The tactics, competence of leadership and the training and experience of the troops can often be more important than the equipment type alone.
To illustrate it, I present an extreme real historical example of a tercio being defeated by a frontal assault of light cavalry. (the tercio was the successor of the pike square, equipped with musketeers to give it ranged capability, and it was the most successful formation of the battlefields until muskets became advanced enough in the 18th century to make pikes obsolete)
A tercio would normally be easily capable of defeating a heavy cavalry assault even when being outnumbered by them. How could it then be defeated by an assault of light cavalry, where the cavalry had numbers approximately four times smaller than them?
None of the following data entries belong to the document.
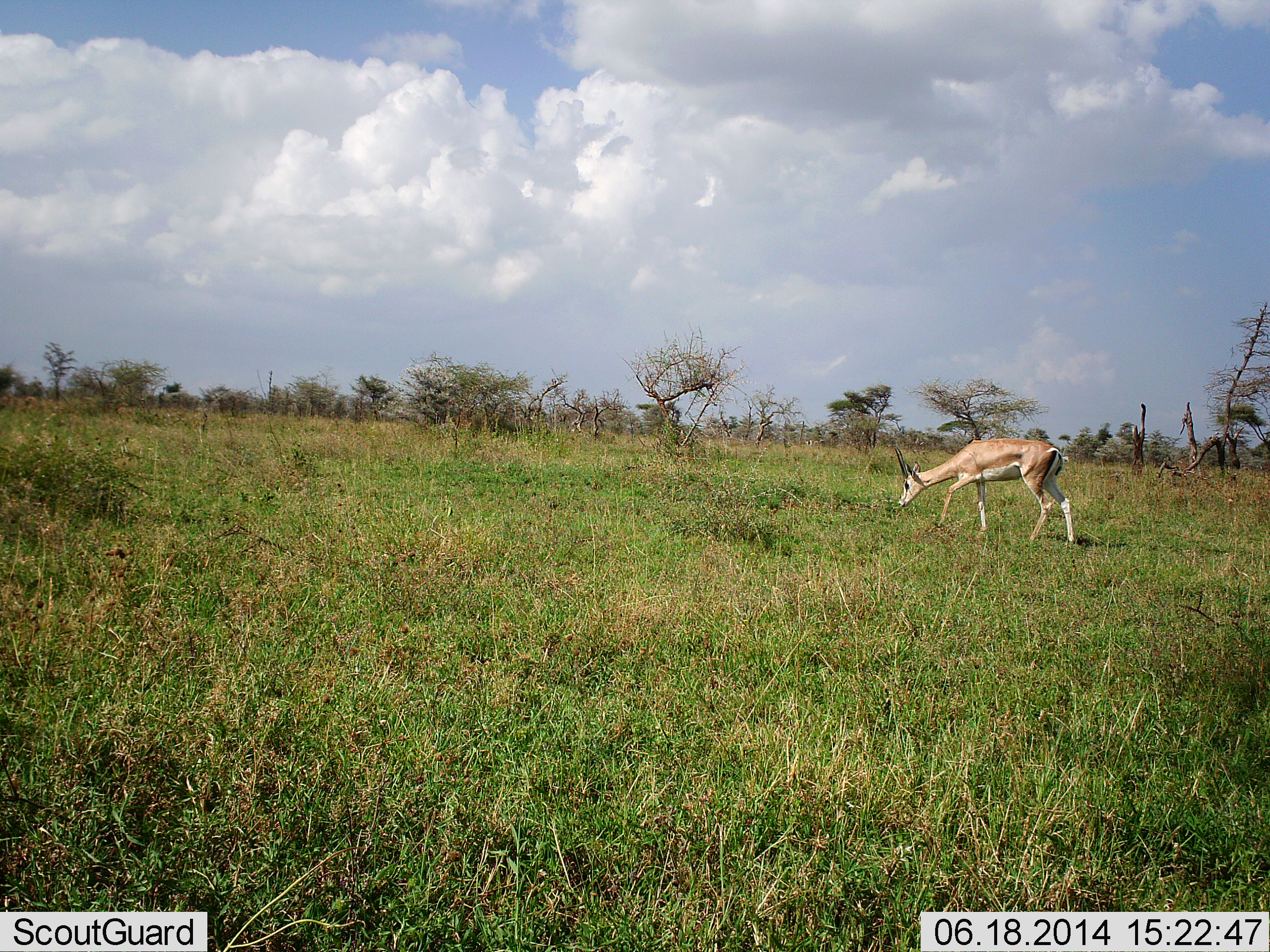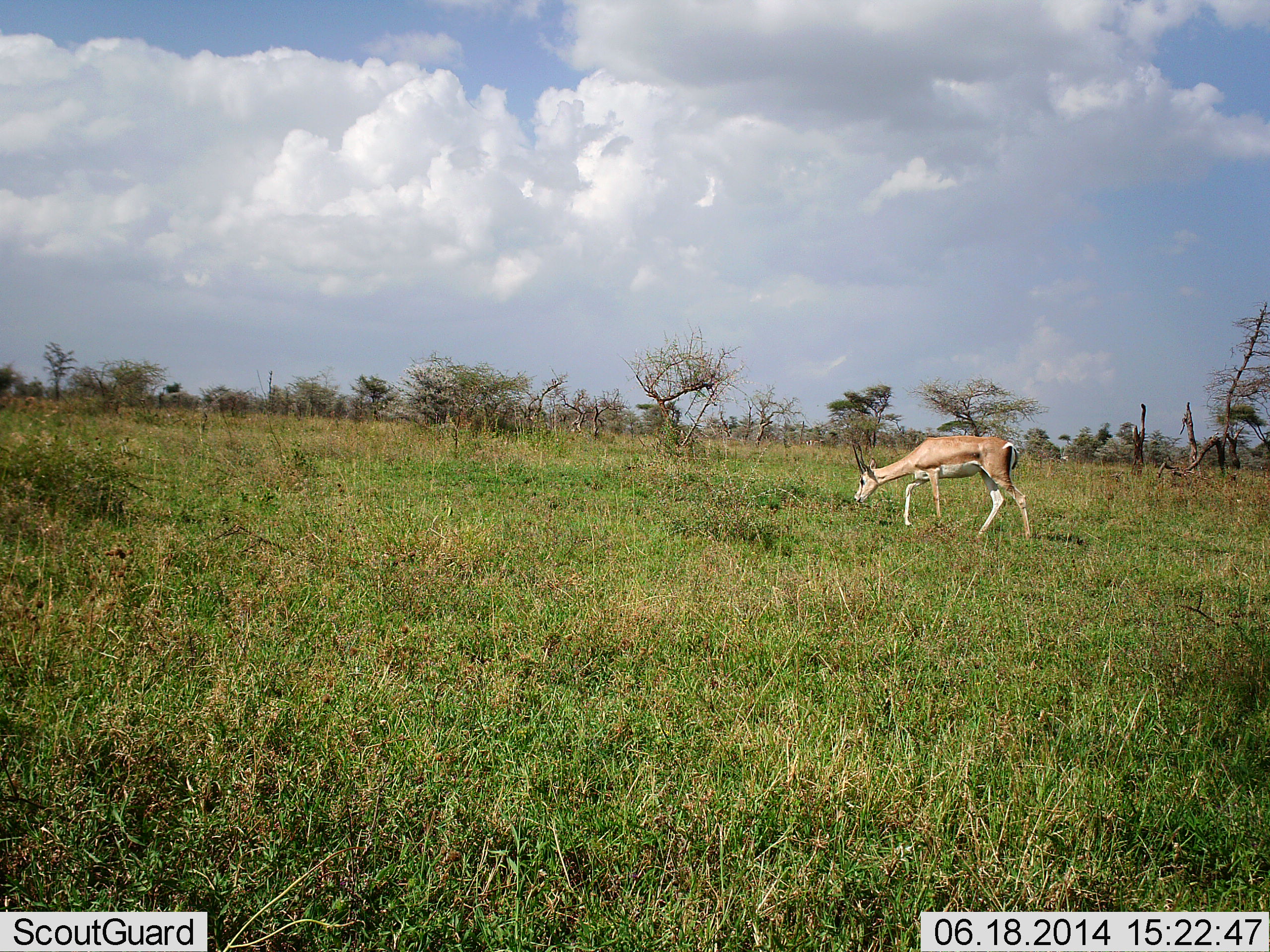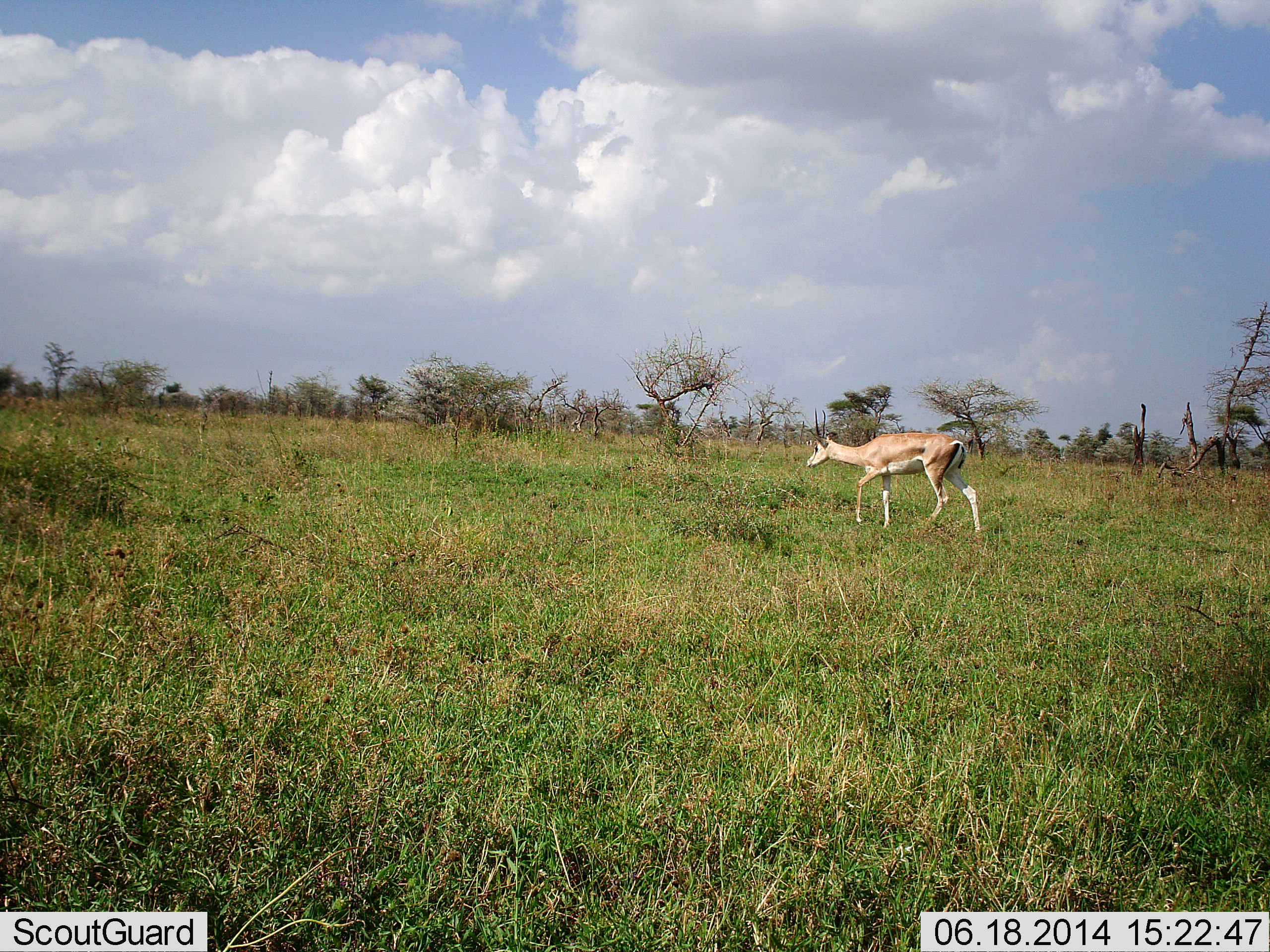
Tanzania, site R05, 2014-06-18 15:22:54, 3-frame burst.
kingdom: Animalia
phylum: Chordata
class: Mammalia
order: Artiodactyla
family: Bovidae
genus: Nanger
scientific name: Nanger granti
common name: grant's gazelle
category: gazellegrants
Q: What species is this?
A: Gazellegrants (grant's gazelle) (Nanger granti).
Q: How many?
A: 1.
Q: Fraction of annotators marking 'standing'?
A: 10%.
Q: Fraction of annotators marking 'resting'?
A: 0%.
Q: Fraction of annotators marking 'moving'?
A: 80%.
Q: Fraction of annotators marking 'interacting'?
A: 0%.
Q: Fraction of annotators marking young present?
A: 0%.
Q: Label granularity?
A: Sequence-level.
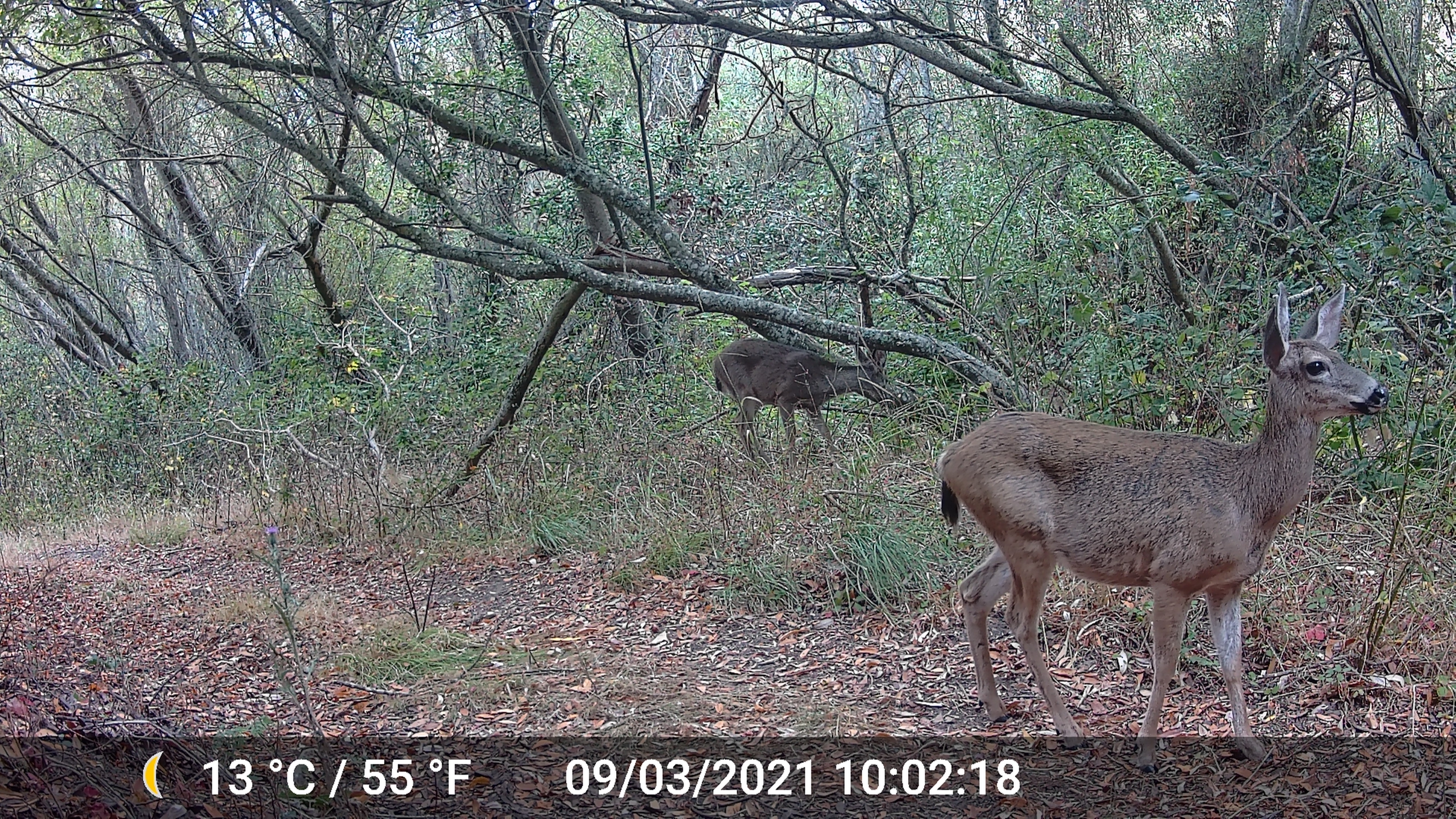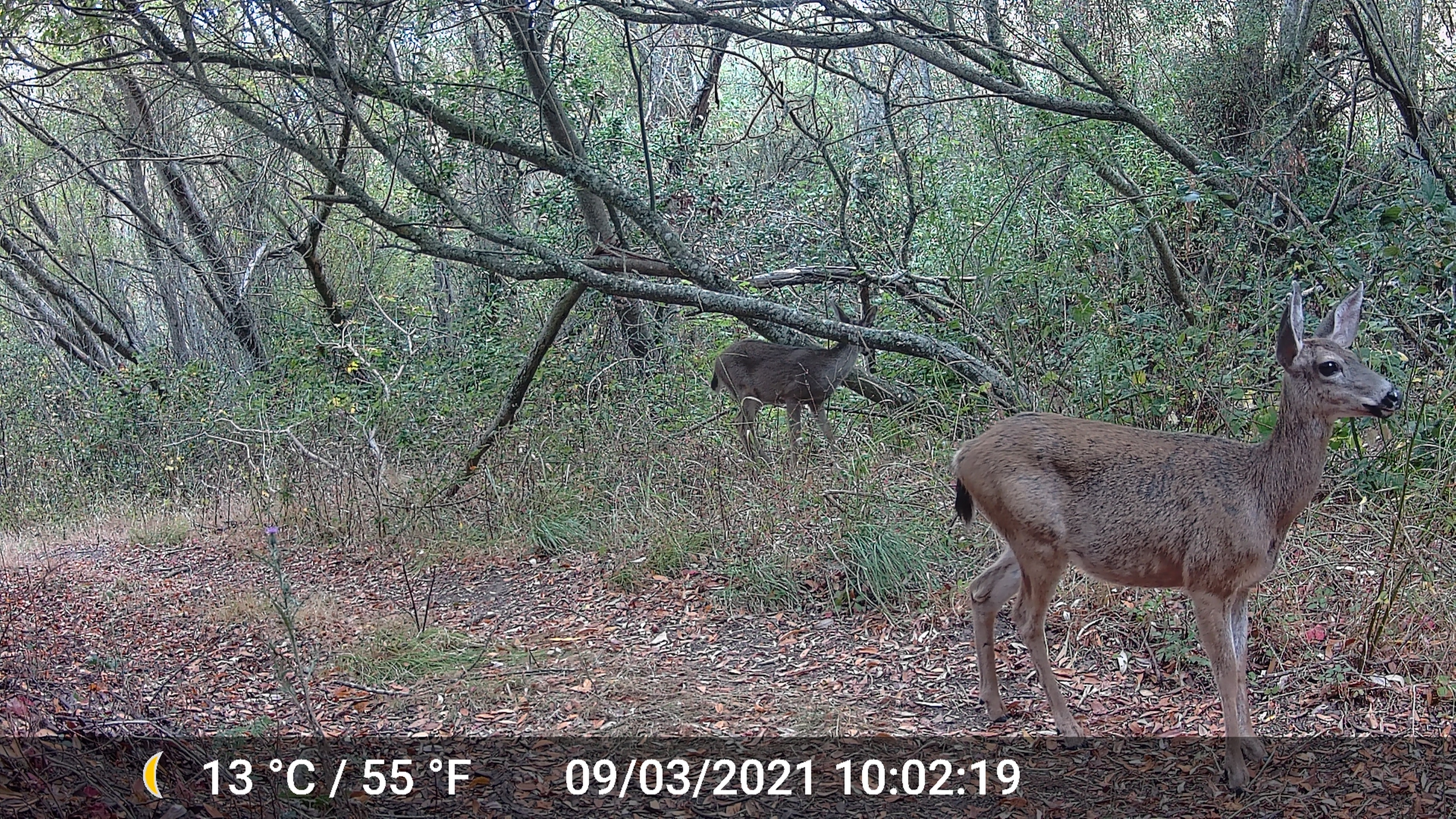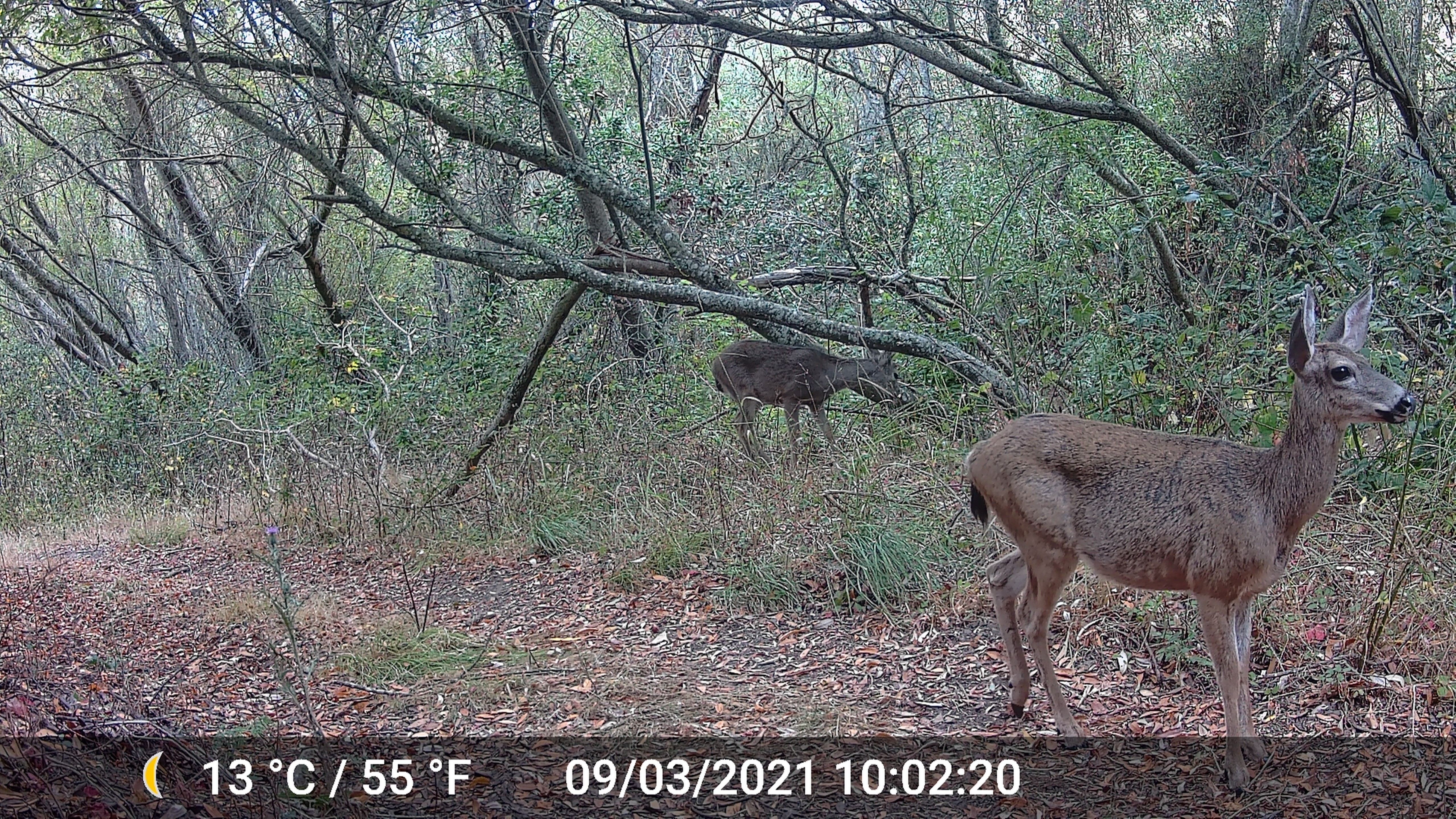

Here is what happened: In 1631 in the Principality of Transylvania, Apafi was elected Prince, but the previous Prince, Kemény, didn't acknowledge the results, which led to a brief civil war.
Apafi, heavily outnumbered, barricaded himself in a city, and Kemény proceeded to besiege him. Before the siege could have been started, an army composed of light cavalry came out of the city (why Apafi's infantry didn't participate, is an interesting story in itself, but would be off topic here).
The besiegers didn't take them seriously ("what could such a small band of light cavalry do against proper tercio infantry?"), and thought they were only out for harassing them, a tactic not uncommon for light cavalry. They expected they will exchange some fire with each other from afar and then retreat (the whole thing being done only to slow down the perparation of the siege), as was common for that troop type, so they sent their musketeers forward. The light cavalry started to get closer. The musketeers fired from afar, obviously causing next to no damage, expecting the light cavalry to be skirmishers and doing the same. However, this is when the light cavalry rushed them without firing a single shot. Surprised, and not having enough time to reload, the musketeers ran back, and got intermingled with their own pikemen when the horsemen crashed into them. The pikemen couldn't hold the line due to the swarm of their own musketeers fleeing through their ranks, and they broke. Thus, most of the army started routing, and in such a case, troops standing in the back don't see what's happening in the front, don't see that they alone would be enough to win the battle, they only see their own comrades panicking, throwing away their weapons and fleeing, so they join the rout instead of staying there.
Kemény's heavy cavalry was nearby and tried to intervene, but couldn't reach the position, having to plow through their own fleeing infantry. Some of them got stuck in them, others trampled down their own infantry, and that situation was no longer salvageable, the army routed from a force less then one fourth its size.
This example was meant to illustrate, that there are situations, where even an army which would otherwise be "invincible" against its opponent, can lose due to incompetent leadership, a surprise attack, or just a combination of good timing and good luck from their opponent's perspective.